## REQUEST
Write out, word for word, the part of the nanoparticle characterization passage below starting with "The FT-IR studies" and going on through "were successfully synthesized.".

## PASSAGE TO READ
FT-IR is used to determine the different functional groups such as alcohol, alkane, alkynes, alkenes and other such groups present in the substance which here is Fe3O4 nano catalysts as shown in Figure 4.

Figure 4
FT-IR Spectrum of the Magnetic iron nanoparticles

The FT-IR studies of magnetic nanoparticles (Table 1) shows that the weak and characteristic peak of carbon-carbon double bond C=C is present at 1401.88 cm-1. The sharp and medium intensity of O-H due to water is present in the range of 3790.69 cm-1 on the surface of magnetic iron nanoparticles. The sharp and characteristic peak of O-H stretch is presence around 3682.42 cm-1 in the synthesized nanoparticles. The sharp peak around 3573.00 cm-1 indicates the presence of N-H group. This result is in concordance with the ones reported by other researchers [26, 27]. The FT-IR results aside from being in concordance with the other researchers’ findings, agree with the UV-Vis results indicating that the nanoparticles were successfully synthesized.

Table 1
Table 1. FT-IR studies of Magnetic Iron Nanoparticle as a Catalyst
3.3. Scanning Electron Microscopy

The morphologies of the synthesized Fe3O4 catalyst were examined by Phillips Scanning Electron Microscope (SEM) XL- 30ESEM FEG, equipped with an Energy Dispersive X-ray spectrometer (EDX). The analysis of the synthesized catalyst using Scanning Electron Microscopy provided the morphology and size details of the Fe3O4 nanoparticles. It was identified that the shape of Fe3O4 nanoparticles showed a spherical and cubic morphology (Figure 5). It has a cubic inverse spinel structure consisting of a closely packed array of oxide ions which confirms the formation of iron oxide nanoparticles as reported by the previous researcher [27].

Figure 5
SEM image for Fe3O4 nanoparticles(FOV: 537 µm, Mode: 15kV - Image, Detector: BSD Full, Time: JUL 10 2019 15:22)
3.4. Energy dispersive micro analysis (EDAX)

The elemental analysis of the synthesized Fe3O4 Nano particles was studied using Energy Dispersive Micro Analysis (EDAX). The elemental analysis for magnetic iron nanoparticles (Fe3O4) revealed the highest proportion of iron with 64.37 and 74.40% for atomic and weight concentration respectively in the magnetic iron nanoparticles followed by Oxygen with 34.27and 24.50% for atomic and weight concentrations respectively followed by Chlorine with 2.13 and 1.10 for atomic and weight concentrations respectively as seen in Table 2. This result is in concord with the literature values [6, 27].

Table 2
Table 2. Elemental Analysis for Fe3O4
3.5. XRD Analysis

XRD measurements were carried out to analyze the crystalline structure of the magnetic iron nanoparticles (Figure 6) and the result reveals that Fe3O4 has the face- centered cubic spinel structure based on the 32 O2- ions and closely packed along the (111) direction. The XRD results of the magnetic iron nanoparticles showed that it has a cubic inverse spinel structure that consists of a cubic closely packed array of oxide ions where all the Fe2+ occupy half of the octahedral sites and the Fe3+ are split evenly across the remaining octahedral sites. This result agrees with the one reported in the literature [28].

## DATASET SECTION
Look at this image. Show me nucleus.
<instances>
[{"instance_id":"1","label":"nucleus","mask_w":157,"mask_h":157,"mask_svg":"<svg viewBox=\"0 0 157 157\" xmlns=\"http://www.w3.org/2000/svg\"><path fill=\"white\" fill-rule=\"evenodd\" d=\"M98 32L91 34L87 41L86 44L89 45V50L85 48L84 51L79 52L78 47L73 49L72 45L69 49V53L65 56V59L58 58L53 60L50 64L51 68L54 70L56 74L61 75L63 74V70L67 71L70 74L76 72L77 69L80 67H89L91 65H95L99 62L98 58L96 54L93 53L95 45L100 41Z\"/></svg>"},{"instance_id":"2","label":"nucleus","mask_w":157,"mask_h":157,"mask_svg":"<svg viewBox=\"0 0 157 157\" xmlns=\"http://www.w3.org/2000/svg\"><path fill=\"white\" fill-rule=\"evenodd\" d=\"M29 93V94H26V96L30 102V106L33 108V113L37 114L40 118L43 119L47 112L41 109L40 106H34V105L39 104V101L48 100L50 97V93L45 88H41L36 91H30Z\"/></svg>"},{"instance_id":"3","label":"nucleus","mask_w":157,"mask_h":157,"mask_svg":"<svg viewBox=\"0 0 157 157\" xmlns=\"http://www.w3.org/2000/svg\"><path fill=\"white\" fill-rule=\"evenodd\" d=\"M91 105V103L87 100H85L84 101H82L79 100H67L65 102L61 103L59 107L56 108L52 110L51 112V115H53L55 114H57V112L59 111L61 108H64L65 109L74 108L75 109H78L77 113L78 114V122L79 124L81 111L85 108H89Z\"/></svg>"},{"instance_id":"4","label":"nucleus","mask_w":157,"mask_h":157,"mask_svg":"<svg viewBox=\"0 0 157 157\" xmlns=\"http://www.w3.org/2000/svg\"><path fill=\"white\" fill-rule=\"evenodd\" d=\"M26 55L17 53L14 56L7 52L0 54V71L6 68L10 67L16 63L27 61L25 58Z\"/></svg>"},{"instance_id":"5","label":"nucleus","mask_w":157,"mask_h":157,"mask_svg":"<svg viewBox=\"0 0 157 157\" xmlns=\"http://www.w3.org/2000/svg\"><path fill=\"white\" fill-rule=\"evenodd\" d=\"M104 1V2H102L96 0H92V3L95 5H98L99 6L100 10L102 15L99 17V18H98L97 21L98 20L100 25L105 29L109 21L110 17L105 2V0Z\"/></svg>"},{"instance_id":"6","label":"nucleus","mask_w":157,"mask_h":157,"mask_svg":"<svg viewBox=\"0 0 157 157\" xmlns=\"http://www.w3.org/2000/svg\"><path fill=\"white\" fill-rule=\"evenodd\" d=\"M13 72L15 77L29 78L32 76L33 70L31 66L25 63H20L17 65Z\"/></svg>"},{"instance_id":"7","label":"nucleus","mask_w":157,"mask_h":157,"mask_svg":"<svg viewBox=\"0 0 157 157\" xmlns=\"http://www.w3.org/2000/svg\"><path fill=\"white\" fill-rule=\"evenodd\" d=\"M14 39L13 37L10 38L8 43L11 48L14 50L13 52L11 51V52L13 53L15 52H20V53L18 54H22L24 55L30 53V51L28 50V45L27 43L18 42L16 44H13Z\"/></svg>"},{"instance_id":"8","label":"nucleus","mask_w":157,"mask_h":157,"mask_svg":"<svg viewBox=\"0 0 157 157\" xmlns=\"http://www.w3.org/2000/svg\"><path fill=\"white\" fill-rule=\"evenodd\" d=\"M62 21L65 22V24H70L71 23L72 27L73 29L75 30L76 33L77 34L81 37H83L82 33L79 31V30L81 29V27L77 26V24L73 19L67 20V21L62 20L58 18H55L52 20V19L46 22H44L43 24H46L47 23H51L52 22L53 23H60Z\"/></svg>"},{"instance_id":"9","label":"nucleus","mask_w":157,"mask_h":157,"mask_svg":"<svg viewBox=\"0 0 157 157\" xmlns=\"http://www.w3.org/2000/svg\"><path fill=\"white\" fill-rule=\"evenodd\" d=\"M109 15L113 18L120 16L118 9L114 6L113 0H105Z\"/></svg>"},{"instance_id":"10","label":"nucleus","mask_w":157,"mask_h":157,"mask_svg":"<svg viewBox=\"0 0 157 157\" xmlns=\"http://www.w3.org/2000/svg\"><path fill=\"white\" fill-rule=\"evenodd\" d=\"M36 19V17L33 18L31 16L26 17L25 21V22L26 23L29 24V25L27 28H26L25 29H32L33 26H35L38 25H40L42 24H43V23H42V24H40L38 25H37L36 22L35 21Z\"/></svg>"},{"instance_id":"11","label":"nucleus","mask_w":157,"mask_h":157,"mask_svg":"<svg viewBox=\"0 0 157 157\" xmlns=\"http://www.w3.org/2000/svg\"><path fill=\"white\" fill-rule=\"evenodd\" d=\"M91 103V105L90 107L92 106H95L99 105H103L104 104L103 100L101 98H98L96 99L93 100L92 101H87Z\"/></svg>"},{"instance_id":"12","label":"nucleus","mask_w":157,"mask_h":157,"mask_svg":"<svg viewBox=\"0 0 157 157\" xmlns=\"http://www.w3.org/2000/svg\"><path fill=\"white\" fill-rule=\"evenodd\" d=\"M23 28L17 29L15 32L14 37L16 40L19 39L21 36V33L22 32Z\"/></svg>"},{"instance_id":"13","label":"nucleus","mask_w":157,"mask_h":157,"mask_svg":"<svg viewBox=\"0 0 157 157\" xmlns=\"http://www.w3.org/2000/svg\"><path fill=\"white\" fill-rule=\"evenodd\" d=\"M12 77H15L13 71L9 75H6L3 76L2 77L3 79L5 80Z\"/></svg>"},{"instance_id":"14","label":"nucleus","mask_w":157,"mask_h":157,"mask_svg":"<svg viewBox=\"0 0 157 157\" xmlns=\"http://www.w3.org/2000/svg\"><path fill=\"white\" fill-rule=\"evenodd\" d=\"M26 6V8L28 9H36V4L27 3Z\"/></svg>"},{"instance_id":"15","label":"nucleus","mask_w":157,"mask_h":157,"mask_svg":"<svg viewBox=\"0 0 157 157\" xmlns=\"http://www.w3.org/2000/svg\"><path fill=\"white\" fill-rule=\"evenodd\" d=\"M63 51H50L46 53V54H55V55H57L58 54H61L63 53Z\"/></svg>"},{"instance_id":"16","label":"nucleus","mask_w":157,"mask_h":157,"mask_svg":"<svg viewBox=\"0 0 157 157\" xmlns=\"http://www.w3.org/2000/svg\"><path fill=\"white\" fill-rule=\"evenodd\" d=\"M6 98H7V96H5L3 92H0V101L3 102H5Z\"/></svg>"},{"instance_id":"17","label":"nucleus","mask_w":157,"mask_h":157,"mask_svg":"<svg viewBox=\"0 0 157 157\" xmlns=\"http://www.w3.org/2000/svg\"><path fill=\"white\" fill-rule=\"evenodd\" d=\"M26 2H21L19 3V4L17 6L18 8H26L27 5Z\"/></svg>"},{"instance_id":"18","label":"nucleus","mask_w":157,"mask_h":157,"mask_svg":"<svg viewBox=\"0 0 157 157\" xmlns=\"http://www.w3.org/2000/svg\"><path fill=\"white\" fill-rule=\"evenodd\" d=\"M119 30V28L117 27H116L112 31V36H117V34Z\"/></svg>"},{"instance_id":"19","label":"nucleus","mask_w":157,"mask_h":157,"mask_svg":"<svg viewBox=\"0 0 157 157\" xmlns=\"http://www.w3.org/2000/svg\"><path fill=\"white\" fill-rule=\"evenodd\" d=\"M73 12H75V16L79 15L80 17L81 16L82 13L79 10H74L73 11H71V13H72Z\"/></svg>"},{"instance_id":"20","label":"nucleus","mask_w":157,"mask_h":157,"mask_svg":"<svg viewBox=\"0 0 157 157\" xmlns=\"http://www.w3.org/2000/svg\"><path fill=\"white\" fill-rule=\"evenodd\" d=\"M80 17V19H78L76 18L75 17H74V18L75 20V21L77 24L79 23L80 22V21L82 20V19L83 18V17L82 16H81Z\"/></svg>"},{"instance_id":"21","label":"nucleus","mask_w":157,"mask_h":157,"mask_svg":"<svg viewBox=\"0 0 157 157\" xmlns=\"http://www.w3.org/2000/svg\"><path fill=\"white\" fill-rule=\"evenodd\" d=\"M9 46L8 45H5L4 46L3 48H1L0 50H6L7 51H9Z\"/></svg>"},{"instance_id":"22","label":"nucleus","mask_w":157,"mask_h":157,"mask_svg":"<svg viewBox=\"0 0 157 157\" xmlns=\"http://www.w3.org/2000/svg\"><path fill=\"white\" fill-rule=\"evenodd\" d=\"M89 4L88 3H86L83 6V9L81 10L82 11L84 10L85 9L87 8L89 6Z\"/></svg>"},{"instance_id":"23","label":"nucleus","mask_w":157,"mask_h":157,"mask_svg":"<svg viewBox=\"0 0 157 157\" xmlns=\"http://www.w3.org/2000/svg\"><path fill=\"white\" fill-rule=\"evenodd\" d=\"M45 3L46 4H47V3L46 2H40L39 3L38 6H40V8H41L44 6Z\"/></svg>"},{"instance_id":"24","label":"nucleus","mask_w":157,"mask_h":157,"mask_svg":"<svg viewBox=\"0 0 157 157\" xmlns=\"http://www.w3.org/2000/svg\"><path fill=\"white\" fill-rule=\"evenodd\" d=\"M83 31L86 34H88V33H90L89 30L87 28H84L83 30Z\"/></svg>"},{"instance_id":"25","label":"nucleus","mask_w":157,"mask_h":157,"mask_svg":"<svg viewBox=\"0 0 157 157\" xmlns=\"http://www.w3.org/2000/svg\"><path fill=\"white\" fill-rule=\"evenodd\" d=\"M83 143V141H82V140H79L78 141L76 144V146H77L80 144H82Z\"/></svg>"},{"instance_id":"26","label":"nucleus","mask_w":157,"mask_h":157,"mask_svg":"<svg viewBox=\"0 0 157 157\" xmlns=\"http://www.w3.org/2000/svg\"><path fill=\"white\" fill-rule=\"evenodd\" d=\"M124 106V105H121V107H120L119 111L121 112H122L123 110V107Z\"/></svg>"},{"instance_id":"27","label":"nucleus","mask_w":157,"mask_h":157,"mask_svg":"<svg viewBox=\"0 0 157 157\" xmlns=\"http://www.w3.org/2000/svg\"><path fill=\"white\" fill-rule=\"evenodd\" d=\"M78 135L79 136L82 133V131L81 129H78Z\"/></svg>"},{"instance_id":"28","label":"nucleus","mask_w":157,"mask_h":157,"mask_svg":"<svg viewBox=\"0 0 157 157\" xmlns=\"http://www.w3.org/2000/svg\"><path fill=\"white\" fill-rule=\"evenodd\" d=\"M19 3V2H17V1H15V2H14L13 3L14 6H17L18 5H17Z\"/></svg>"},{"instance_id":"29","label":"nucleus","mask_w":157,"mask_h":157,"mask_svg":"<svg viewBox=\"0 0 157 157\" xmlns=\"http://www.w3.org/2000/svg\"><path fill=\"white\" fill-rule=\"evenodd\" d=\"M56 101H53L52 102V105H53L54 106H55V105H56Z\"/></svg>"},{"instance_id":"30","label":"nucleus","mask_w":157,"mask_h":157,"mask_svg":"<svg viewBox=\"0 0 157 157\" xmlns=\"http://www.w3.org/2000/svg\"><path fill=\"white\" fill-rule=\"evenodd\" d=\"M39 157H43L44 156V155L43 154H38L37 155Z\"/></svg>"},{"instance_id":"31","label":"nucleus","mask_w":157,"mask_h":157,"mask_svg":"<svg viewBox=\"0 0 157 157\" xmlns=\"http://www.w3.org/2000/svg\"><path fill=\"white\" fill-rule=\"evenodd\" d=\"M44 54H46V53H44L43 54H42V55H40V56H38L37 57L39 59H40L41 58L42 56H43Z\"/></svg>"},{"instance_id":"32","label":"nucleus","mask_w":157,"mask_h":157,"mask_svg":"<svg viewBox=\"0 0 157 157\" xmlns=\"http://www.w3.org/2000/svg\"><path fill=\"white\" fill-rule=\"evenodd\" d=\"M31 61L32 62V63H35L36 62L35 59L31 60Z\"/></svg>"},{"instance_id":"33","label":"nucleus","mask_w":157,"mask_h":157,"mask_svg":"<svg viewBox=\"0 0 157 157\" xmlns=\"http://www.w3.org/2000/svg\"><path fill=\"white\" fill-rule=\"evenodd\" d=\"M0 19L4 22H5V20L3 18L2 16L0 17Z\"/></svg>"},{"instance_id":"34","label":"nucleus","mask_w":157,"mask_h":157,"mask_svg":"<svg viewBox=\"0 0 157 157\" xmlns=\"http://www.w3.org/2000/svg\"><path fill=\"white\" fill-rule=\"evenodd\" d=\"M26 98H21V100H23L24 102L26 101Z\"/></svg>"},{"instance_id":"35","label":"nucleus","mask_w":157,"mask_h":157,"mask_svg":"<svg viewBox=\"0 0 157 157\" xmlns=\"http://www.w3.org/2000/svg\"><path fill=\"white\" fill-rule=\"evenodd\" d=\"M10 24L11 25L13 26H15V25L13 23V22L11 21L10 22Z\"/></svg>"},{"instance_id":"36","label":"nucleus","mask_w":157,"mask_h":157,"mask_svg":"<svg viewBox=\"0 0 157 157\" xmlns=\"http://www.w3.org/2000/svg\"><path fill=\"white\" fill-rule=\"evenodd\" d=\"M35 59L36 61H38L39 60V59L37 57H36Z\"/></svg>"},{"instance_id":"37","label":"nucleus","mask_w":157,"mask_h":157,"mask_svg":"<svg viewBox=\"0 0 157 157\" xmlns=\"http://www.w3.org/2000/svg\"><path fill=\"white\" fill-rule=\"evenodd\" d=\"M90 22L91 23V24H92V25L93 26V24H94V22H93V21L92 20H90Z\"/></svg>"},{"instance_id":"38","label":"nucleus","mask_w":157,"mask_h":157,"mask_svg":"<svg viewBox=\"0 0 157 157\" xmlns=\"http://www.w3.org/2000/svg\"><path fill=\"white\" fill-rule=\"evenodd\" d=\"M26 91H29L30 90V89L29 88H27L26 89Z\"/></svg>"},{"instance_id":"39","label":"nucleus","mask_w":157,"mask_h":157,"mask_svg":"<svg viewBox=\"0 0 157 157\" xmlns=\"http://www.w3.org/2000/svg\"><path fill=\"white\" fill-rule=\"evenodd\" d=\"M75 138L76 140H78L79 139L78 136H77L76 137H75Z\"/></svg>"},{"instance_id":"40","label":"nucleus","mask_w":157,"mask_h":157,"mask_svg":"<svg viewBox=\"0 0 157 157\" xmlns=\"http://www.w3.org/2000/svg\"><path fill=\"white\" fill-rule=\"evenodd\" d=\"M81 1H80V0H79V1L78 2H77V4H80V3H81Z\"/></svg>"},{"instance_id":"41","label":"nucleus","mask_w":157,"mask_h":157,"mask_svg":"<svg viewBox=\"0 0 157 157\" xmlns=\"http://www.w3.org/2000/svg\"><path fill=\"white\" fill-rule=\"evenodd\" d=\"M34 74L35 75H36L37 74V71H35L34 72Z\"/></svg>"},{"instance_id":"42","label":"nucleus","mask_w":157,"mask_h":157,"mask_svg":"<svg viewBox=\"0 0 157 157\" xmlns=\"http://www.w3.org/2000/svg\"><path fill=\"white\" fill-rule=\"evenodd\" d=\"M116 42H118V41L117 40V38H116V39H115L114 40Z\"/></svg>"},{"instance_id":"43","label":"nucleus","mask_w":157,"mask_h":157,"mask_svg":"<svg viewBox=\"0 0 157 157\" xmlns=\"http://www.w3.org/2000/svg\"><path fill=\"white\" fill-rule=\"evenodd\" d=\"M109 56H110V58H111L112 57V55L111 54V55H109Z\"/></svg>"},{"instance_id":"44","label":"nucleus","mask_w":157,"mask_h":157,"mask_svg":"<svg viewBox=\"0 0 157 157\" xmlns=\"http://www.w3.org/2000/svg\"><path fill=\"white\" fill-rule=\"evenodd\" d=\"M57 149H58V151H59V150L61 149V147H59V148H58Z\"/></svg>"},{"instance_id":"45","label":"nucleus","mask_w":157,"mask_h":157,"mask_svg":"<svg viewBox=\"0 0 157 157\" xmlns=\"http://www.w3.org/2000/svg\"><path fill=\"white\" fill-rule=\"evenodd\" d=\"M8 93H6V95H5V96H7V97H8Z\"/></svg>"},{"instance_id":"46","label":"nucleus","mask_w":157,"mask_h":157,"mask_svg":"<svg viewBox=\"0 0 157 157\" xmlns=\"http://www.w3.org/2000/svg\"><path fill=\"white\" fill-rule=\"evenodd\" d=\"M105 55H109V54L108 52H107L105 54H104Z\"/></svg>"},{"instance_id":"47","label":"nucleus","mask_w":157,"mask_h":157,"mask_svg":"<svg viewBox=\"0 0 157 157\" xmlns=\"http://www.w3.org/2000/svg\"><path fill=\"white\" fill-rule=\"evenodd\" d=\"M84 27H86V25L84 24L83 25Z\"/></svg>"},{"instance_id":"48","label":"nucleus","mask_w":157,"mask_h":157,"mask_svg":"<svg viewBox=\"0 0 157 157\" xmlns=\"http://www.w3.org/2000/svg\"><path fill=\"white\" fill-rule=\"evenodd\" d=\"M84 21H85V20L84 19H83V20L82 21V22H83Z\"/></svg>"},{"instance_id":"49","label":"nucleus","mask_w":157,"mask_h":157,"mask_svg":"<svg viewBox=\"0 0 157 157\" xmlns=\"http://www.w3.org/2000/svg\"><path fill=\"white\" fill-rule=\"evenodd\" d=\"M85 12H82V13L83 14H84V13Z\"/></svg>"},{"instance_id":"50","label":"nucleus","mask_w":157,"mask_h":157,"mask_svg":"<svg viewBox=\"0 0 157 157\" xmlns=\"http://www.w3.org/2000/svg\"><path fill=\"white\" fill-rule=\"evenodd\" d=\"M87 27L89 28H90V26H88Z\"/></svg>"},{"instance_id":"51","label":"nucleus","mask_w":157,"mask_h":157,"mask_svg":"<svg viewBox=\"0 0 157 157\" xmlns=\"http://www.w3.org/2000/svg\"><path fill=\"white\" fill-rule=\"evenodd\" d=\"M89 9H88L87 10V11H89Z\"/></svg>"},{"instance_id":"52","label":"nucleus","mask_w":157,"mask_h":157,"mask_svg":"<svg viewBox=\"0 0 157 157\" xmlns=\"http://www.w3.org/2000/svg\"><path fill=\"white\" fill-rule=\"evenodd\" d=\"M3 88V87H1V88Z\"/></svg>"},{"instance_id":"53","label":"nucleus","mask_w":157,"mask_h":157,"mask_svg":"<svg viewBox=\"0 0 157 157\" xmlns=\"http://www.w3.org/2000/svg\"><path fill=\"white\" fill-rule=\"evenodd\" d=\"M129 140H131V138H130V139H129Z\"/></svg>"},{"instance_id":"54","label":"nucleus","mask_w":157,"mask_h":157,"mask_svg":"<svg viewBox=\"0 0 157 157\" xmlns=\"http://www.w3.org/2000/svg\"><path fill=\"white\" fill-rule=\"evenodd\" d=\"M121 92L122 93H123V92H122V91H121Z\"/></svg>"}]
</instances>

## CORRECT OUTPUT
The FT-IR studies of magnetic nanoparticles (Table 1) shows that the weak and characteristic peak of carbon-carbon double bond C=C is present at 1401.88 cm-1. The sharp and medium intensity of O-H due to water is present in the range of 3790.69 cm-1 on the surface of magnetic iron nanoparticles. The sharp and characteristic peak of O-H stretch is presence around 3682.42 cm-1 in the synthesized nanoparticles. The sharp peak around 3573.00 cm-1 indicates the presence of N-H group. This result is in concordance with the ones reported by other researchers [26, 27]. The FT-IR results aside from being in concordance with the other researchers’ findings, agree with the UV-Vis results indicating that the nanoparticles were successfully synthesized.